Studio album by Liars
- Released: October 30, 2001
- Recorded: June 30–July 1, 2001
- Genres: Noise rock; post-punk revival;
- Length: 51:32
- Labels: Gern Blandsten, Blast First

Liars chronology
|  | They Threw Us All in a Trench and Stuck a Monument on Top (2001) | Fins to Make Us More Fish-Like (2002) |

= They Threw Us All in a Trench and Stuck a Monument on Top =

They Threw Us All in a Trench and Stuck a Monument on Top is the debut studio album by Australian-American dance-punk band Liars. The album was first released on October 30, 2001, by Gern Blandsten Records and later re-released in 2002 by English label Blast First. It displays the band in its original line-up with singer Angus Andrew, guitarist Aaron Hemphill, bassist Pat Noecker (currently in These Are Powers), and drummer Ron Albertson.

Underworld's album Beaucoup Fish (1999) was credited by Angus Andrew as the foremost influential album on They Threw Us All in a Trench and Stuck a Monument on Top.

The album received positive reviews from publications such as AllMusic and Pitchfork Media, which cemented the band's place in recent American music. Robert Christgau of The Village Voice gave the album a two-star honorable mention rating and remarked: "Not a bad trick—tension-and-release that never lets go." The Yeah Yeah Yeahs covered the song "Mr. Your on Fire Mr.", which was released as a B-side of their single "Pin".
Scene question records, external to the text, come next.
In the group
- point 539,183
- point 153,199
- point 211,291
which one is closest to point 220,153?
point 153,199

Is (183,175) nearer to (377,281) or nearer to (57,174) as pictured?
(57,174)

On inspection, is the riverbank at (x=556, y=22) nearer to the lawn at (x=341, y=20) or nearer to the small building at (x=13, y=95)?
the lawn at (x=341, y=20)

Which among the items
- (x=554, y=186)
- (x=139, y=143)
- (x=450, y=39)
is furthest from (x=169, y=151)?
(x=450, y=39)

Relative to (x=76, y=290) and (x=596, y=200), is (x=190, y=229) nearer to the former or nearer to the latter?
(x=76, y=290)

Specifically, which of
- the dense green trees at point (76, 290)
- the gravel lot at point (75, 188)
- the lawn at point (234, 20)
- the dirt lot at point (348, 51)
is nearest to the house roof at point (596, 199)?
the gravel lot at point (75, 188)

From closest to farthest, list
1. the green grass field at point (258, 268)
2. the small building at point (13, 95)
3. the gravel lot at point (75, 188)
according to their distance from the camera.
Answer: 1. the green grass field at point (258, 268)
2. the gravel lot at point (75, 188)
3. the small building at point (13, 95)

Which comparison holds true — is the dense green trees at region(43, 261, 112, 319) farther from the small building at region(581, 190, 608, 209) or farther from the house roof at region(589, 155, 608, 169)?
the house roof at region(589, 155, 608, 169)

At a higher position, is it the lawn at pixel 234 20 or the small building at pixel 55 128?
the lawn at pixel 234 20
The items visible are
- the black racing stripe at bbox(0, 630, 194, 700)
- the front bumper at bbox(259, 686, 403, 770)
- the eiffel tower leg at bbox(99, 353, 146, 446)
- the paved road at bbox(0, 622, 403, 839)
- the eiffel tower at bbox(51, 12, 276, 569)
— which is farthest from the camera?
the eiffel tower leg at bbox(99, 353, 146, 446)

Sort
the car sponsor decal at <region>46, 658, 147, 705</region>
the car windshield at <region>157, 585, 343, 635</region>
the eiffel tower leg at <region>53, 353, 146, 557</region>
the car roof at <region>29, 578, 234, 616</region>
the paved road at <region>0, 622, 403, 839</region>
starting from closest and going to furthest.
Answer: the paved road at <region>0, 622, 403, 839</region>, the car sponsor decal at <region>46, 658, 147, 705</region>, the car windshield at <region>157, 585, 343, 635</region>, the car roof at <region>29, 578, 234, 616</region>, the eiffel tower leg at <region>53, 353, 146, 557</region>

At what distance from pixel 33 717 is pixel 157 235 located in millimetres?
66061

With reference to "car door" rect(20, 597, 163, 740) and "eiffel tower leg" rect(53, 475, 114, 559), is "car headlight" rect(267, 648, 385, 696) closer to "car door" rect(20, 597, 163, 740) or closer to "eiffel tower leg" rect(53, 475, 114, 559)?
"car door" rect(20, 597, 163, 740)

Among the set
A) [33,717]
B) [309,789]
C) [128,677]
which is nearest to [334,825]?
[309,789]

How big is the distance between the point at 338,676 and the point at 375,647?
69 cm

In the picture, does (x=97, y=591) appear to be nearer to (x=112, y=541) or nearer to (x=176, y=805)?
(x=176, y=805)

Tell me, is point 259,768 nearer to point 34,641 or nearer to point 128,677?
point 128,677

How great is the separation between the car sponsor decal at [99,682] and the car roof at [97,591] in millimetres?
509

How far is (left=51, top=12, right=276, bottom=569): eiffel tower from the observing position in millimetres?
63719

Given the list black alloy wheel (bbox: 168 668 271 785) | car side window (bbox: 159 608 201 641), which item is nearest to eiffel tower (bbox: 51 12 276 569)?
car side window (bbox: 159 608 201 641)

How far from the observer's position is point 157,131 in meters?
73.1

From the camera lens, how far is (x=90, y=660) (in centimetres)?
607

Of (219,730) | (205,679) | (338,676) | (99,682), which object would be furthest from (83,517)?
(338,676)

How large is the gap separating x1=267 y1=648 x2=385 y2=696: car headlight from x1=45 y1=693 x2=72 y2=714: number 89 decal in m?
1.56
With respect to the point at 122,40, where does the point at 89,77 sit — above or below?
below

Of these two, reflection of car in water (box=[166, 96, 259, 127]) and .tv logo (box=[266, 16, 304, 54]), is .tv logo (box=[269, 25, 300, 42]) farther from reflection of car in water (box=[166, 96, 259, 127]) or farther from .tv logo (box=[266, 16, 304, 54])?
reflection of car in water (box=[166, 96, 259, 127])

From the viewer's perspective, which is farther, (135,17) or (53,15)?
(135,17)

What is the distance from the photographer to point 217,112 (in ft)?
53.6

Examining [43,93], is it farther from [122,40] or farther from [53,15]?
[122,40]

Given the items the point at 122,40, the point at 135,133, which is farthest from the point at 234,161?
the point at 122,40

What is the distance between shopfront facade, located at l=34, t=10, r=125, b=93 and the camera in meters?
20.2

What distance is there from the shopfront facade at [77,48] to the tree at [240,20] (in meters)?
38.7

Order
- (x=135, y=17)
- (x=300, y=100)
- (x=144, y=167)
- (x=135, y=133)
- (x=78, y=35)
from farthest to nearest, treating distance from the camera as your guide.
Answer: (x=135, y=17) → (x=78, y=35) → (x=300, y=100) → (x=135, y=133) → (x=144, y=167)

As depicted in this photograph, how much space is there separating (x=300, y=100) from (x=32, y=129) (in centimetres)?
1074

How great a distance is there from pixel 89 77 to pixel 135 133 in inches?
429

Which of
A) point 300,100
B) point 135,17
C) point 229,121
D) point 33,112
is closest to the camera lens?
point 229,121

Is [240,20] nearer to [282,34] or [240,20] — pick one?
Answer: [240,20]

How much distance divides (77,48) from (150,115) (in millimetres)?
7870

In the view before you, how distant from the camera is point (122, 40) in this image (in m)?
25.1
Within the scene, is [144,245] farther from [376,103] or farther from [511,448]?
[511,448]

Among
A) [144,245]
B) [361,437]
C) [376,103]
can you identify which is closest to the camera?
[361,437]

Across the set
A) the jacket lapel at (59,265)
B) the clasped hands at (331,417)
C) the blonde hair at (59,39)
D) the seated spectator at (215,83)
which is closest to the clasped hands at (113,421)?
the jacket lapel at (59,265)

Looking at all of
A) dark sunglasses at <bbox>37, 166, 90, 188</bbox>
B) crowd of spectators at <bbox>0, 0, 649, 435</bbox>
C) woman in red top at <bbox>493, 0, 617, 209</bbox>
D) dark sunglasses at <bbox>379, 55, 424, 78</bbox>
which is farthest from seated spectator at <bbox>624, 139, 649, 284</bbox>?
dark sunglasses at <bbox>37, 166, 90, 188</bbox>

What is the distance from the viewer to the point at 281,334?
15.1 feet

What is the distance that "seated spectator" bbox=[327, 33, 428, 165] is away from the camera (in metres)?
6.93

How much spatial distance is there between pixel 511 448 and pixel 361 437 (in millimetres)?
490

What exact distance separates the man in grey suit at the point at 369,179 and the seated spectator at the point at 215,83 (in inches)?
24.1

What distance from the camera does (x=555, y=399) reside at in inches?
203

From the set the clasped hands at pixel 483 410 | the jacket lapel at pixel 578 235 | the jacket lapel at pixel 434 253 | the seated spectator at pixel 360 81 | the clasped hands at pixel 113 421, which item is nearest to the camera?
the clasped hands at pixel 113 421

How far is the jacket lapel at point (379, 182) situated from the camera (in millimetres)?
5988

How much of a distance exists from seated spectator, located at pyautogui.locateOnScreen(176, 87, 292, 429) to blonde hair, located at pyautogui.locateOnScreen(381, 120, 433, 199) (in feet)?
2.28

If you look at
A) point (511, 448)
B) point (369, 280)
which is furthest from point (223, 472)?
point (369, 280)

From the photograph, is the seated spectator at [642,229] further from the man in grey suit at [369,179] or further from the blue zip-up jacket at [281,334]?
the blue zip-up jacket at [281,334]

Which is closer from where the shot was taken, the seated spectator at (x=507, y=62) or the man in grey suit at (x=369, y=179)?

"This Dust Makes That Mud" appeared on the Meet Me in the Bathroom soundtrack.

Professional ratings
Aggregate scores
| Source | Rating |
| Metacritic | 77/100 |
Review scores
| Source | Rating |
| AllMusic | Star |
| Alternative Press | 8/10 |
| Blender | Star |
| Entertainment Weekly | B+ |
| The Guardian | Star |
| NME | 8/10 |
| Pitchfork | 8.1/10 |
| Q | Star |
| Rolling Stone | Star |
| Uncut | Star Half star |

==Track listing==
1. "Grown Men Don't Fall in the River, Just Like That" – 3:03
2. "Mr. Your on Fire Mr." – 2:27
3. "Loose Nuts on the Veladrome" – 2:19
4. "The Garden Was Crowded and Outside" – 2:44
5. "Tumbling Walls Buried Me in the Debris with ESG" – 4:05 (vocal cover of an ESG song)
6. "Nothing Is Ever Lost or Can Be Lost My Science Friend" – 3:03
7. "We Live NE of Compton" – 3:01
8. "Why Midnight Walked But Didn't Ring Her Bell" – 0:51
9. "This Dust Makes That Mud" – 30:07
The LP version of "This Dust Makes That Mud" is approximately 8:30 and ends in a locked groove; the CD version goes to 8:05, digitally loops the same two-bar phrase until 30:00, and then simulates slowing to a stop.